§ **Texte cité**
┏━━
Quel espoir de salut pouvait rester au prévenu traduit devant des sénateurs asservis, complices des délateurs ou tremblants de peur, ennemis entre eux, en face de quatre ou cinq accusateurs, dressés dans les écoles des rhéteurs à pousser et à retorquer des arguments, quand nul n'osait se lever pour la défense, quand la torture des esclaves suppléait au défaut de preuves? Certain de ne pouvoir échapper, il cherchait du moins à se venger de ses accusateurs et de ses juges en les dénonçant comme ses complices, et en les obligeant eux-mêmes à se défendre; genre de lutte à laquelle Tibère prenait un singulier plaisir.

Il était seulement contrarié d'en voir quelques-uns se soustraire au supplice, et par suite à la confiscation, en se donnant la mort; aussi sa grande habileté consistait-elle à prendre les gens à l'improviste. Un accusé se perce de son épée, et les juges sont assez vils pour le livrer au bourreau; un autre avale du poison sous leurs yeux, et sans autre forme de procès il est envoyé au gibet. Tibère dit de Carnutius, qui a réussi à se tuer : Il vient de m'échapper. Il se plaignit de ce qu'un autre s'était soustrait à son pardon. Il répondit à un troisième qui le suppliait de hâter son supplice: Je ne me suis pas encore assez réconcilié avec toi.
┗━━
§ **Tâche demandée 1**
Relevez, parmi les lignes ci-dessous, chacune de celles où figure le mot « facade ».

§ **Lignes de données**
┏━━
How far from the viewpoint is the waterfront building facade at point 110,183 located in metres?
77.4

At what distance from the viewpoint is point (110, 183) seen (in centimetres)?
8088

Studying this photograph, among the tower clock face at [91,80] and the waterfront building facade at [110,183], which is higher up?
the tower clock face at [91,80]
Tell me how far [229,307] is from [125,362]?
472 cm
┗━━
┏━━
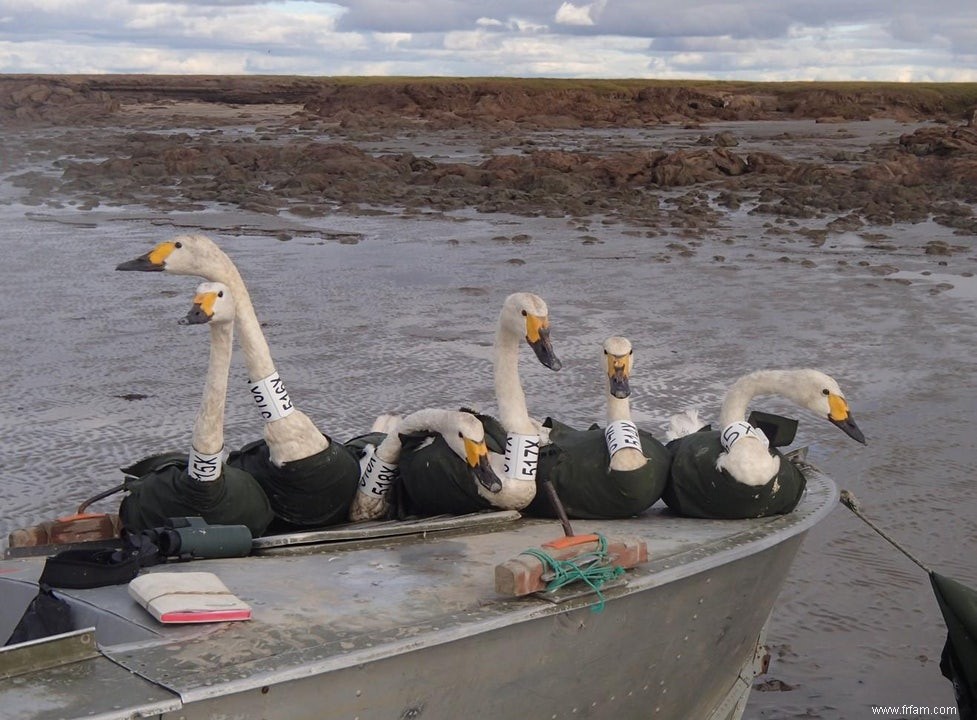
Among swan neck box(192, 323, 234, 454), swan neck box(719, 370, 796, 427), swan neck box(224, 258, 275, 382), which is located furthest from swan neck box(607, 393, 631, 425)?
┗━━
§ **Tâche demandée 2**
D'après le texte cité, quelle phrase Tibère prononce-t-il au sujet de Carnutius, qui a réussi à se tuer ?

§ **Solution de la tâche 1**
How far from the viewpoint is the waterfront building facade at point 110,183 located in metres?
Studying this photograph, among the tower clock face at [91,80] and the waterfront building facade at [110,183], which is higher up?

§ **Solution de la tâche 2**
Il dit : « Il vient de m'échapper. »